Envisager le pire par la satire
Loin de décrédibiliser le sujet de son film, Stanley Kubrick tourne au ridicule une situation tragique. Alors que cette période de tension voue les hommes à causer leur propre perte, le cinéaste joue de ce fatalisme en affichant son raisonnement absurde. Des soupçons de la fluoration de l’eau par les communistes à l’équilibre de la terreur, la majorité des faits ont pour source le comportement de ses contemporains. Évidemment le film ajoute de quoi accréditer son registre avec sa célèbre War Room, un lieu stratégique gouvernemental où les décisions se prennent autour d’une table de poker, et des personnages invraisemblables, excentriques voire grotesques. La folie de Ripper n’est pas un cas isolé, ce qui démunie la situation de tout entendement. L’hystérique Général Buck Turgidson propose de poursuivre les attaques tant qu’il en est encore temps, tandis que la conversation au téléphone rouge partant d’une bonne intention ne fait qu’aggraver les événements. L’apparition de l’ancien officier nazi, le Docteur Folamour, incarne quant à lui une psychose qui dépasse le cadre de la fiction. Il est un reflet vers la réalisation insensée de décisions politiques passées mais qui peuvent s’accomplir sous de nouveaux traits avec de plus larges conséquences : L’Histoire n’a donc rien appris aux hommes. Le fait que cet homme à l’éthique manifeste soit le conseiller du président américain est éloquent. Cette relation symbolique atteint sa clairvoyance avec le dernier appel que Folamour adresse au chef du gouvernement sous le nom de « Mein Führer ».

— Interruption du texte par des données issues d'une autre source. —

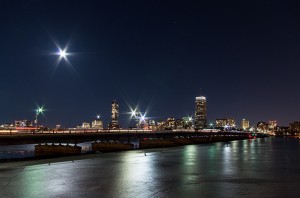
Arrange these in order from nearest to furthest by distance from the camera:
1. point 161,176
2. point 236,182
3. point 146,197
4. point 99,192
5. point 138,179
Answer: point 146,197
point 99,192
point 236,182
point 138,179
point 161,176

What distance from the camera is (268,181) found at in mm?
22547

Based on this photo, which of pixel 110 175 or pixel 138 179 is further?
pixel 110 175

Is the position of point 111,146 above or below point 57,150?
below

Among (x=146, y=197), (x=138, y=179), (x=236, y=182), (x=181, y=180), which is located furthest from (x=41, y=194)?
(x=236, y=182)

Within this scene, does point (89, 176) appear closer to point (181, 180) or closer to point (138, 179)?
point (138, 179)

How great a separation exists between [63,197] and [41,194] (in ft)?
5.02

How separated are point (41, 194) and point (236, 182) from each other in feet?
38.1

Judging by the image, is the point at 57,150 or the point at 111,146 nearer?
the point at 57,150

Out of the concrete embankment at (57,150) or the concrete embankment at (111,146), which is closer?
the concrete embankment at (57,150)

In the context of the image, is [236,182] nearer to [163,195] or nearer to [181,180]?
[181,180]

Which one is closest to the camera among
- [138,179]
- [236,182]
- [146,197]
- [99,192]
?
[146,197]

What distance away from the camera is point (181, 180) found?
2278 centimetres

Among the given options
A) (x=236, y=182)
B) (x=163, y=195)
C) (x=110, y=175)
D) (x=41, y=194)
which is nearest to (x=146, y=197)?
(x=163, y=195)

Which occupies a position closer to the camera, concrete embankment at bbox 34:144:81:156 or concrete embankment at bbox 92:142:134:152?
concrete embankment at bbox 34:144:81:156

Face à la situation et l’attitude des protagonistes, les propositions rationnelles restent vaines. Il y a constamment un obstacle aux solutions et les seules qui restent plausibles ont des conséquences inconsidérées. Cette succession de causes et de conséquences est prise dans un récit où le temps est compté depuis l’envoi de l’attaque, et où se succède une alternance entre le quartier général sous le contrôle de Ripper, l’équipage d’un bombardier et la War Room. Cet usage académique des règles du suspense est un élément fondamental du ton que prend le film considéré son détournement. L’alternance des lieux dilate à l’excès un temps bien trop court, il ne faudrait qu’une vingtaine de minutes pour que les cibles russes soient atteintes, or l’attaque est un des éléments conclusifs. En ce sens, le cynisme du film touche tout autant son sujet que les conventions de son moyen d’expression. Cette affirmation est dotant plus soutenable par le contrepoint musicale qu’inaugure et conclue remarquablement cette dérision funèbre.